## Problem statement
Collect every line in the entries below that contains the string "viewBox" and copy each one in full.

## Records shown

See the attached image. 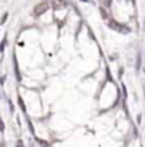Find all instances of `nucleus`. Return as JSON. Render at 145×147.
Masks as SVG:
<instances>
[{
	"label": "nucleus",
	"instance_id": "f03ea898",
	"mask_svg": "<svg viewBox=\"0 0 145 147\" xmlns=\"http://www.w3.org/2000/svg\"><path fill=\"white\" fill-rule=\"evenodd\" d=\"M55 1H57V3L54 4V7H61V6H64V4H65L63 0H55Z\"/></svg>",
	"mask_w": 145,
	"mask_h": 147
},
{
	"label": "nucleus",
	"instance_id": "f257e3e1",
	"mask_svg": "<svg viewBox=\"0 0 145 147\" xmlns=\"http://www.w3.org/2000/svg\"><path fill=\"white\" fill-rule=\"evenodd\" d=\"M48 7H50V4H48V1H43V3H40V4H37L36 7H34V14L36 16H40V14H43V13H46L48 10Z\"/></svg>",
	"mask_w": 145,
	"mask_h": 147
}]
</instances>
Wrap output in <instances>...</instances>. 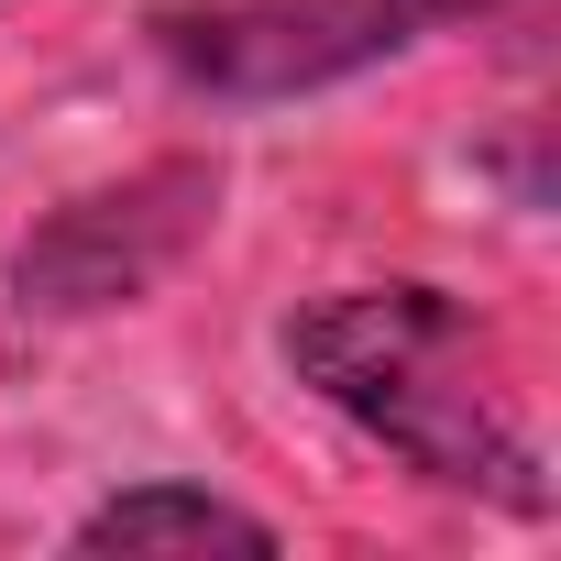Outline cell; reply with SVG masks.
Listing matches in <instances>:
<instances>
[{
    "mask_svg": "<svg viewBox=\"0 0 561 561\" xmlns=\"http://www.w3.org/2000/svg\"><path fill=\"white\" fill-rule=\"evenodd\" d=\"M275 353L320 408H342L364 440H386L419 484L484 495L506 517H550V451L517 419L495 331L451 287H331V298L287 309Z\"/></svg>",
    "mask_w": 561,
    "mask_h": 561,
    "instance_id": "obj_1",
    "label": "cell"
},
{
    "mask_svg": "<svg viewBox=\"0 0 561 561\" xmlns=\"http://www.w3.org/2000/svg\"><path fill=\"white\" fill-rule=\"evenodd\" d=\"M495 12L506 0H154L144 34L209 100H298Z\"/></svg>",
    "mask_w": 561,
    "mask_h": 561,
    "instance_id": "obj_2",
    "label": "cell"
},
{
    "mask_svg": "<svg viewBox=\"0 0 561 561\" xmlns=\"http://www.w3.org/2000/svg\"><path fill=\"white\" fill-rule=\"evenodd\" d=\"M220 220V165L209 154H154L133 165L122 187H89L67 198L23 253H12V298L34 320H89V309H122L144 298L154 275L187 264V242Z\"/></svg>",
    "mask_w": 561,
    "mask_h": 561,
    "instance_id": "obj_3",
    "label": "cell"
},
{
    "mask_svg": "<svg viewBox=\"0 0 561 561\" xmlns=\"http://www.w3.org/2000/svg\"><path fill=\"white\" fill-rule=\"evenodd\" d=\"M78 550H275V528L209 484H122L78 517Z\"/></svg>",
    "mask_w": 561,
    "mask_h": 561,
    "instance_id": "obj_4",
    "label": "cell"
}]
</instances>
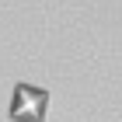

## Answer to this exercise
	"mask_svg": "<svg viewBox=\"0 0 145 147\" xmlns=\"http://www.w3.org/2000/svg\"><path fill=\"white\" fill-rule=\"evenodd\" d=\"M55 1H57V3L54 4V7H61V6H64V4H65L63 0H55Z\"/></svg>",
	"mask_svg": "<svg viewBox=\"0 0 145 147\" xmlns=\"http://www.w3.org/2000/svg\"><path fill=\"white\" fill-rule=\"evenodd\" d=\"M48 7H50V4H48V1H43V3H40V4H37L36 7H34V14L36 16H40V14H43V13H46L48 10Z\"/></svg>",
    "mask_svg": "<svg viewBox=\"0 0 561 561\" xmlns=\"http://www.w3.org/2000/svg\"><path fill=\"white\" fill-rule=\"evenodd\" d=\"M275 353L320 408H342L364 440H386L419 484L484 495L506 517H550V451L517 419L495 331L451 287H331V298L287 309Z\"/></svg>",
    "mask_svg": "<svg viewBox=\"0 0 561 561\" xmlns=\"http://www.w3.org/2000/svg\"><path fill=\"white\" fill-rule=\"evenodd\" d=\"M495 12L506 0H154L144 34L209 100H298Z\"/></svg>",
    "mask_svg": "<svg viewBox=\"0 0 561 561\" xmlns=\"http://www.w3.org/2000/svg\"><path fill=\"white\" fill-rule=\"evenodd\" d=\"M220 220V165L209 154H154L133 165L122 187H89L67 198L23 253H12V298L34 320H89V309H122L144 298L154 275L187 264V242Z\"/></svg>",
    "mask_svg": "<svg viewBox=\"0 0 561 561\" xmlns=\"http://www.w3.org/2000/svg\"><path fill=\"white\" fill-rule=\"evenodd\" d=\"M78 550H275V528L209 484H122L78 517Z\"/></svg>",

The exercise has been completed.